Below are records to give again exactly; omit each image they contain.

***** LISTED ENTRIES *****

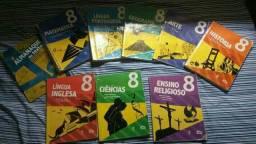Vendo livros do 8°ano da escola adventista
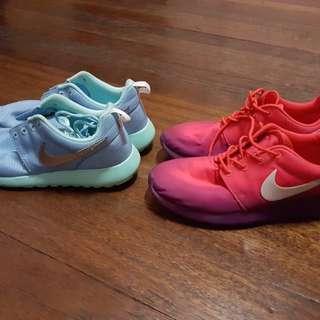 2 Nike Roshe Run for Php 3500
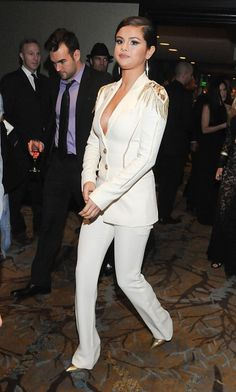 November 8: Selena inside the Recognizing Heroes Gala 2014 in Beverly Hills, California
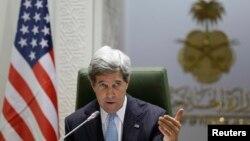 Menteri Luar Negri Amerika Serikat John Kerry dalam konferensi pers di kantor Kementerian Luar Negeri Arab Saudi di Riyadh (4/3).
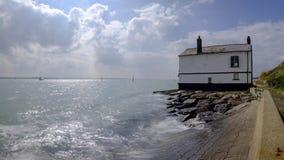 Το παλαιό σπίτι ρολογιών ακτοφυλακής Lepe στην ακτή του Solent στο νέο δασικό εθνικό πάρκο, UK στοκ φωτογραφία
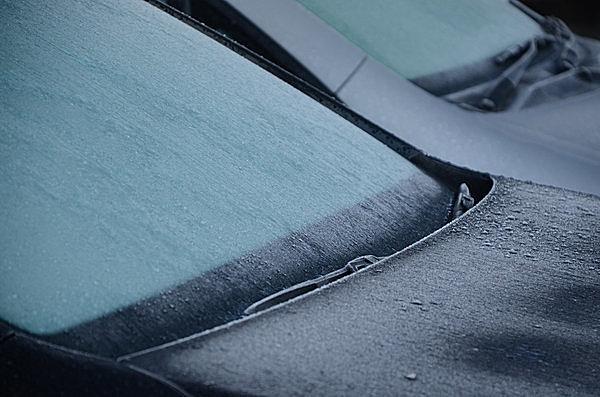 凍った車のフロントガラスを解氷するテクニックとは? お湯が厳禁なことは、もちろんご存じですよね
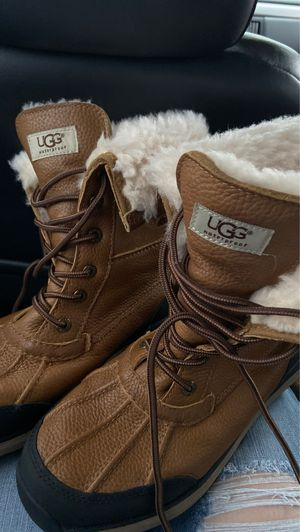 Men ugg boots 9 1/2 for Sale in Everett, WA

*****

• FINISHED TASK:
Vendo livros do 8°ano da escola adventista
 2 Nike Roshe Run for Php 3500
 November 8: Selena inside the Recognizing Heroes Gala 2014 in Beverly Hills, California
 Menteri Luar Negri Amerika Serikat John Kerry dalam konferensi pers di kantor Kementerian Luar Negeri Arab Saudi di Riyadh (4/3).
 Το παλαιό σπίτι ρολογιών ακτοφυλακής Lepe στην ακτή του Solent στο νέο δασικό εθνικό πάρκο, UK στοκ φωτογραφία
 凍った車のフロントガラスを解氷するテクニックとは? お湯が厳禁なことは、もちろんご存じですよね
 Men ugg boots 9 1/2 for Sale in Everett, WA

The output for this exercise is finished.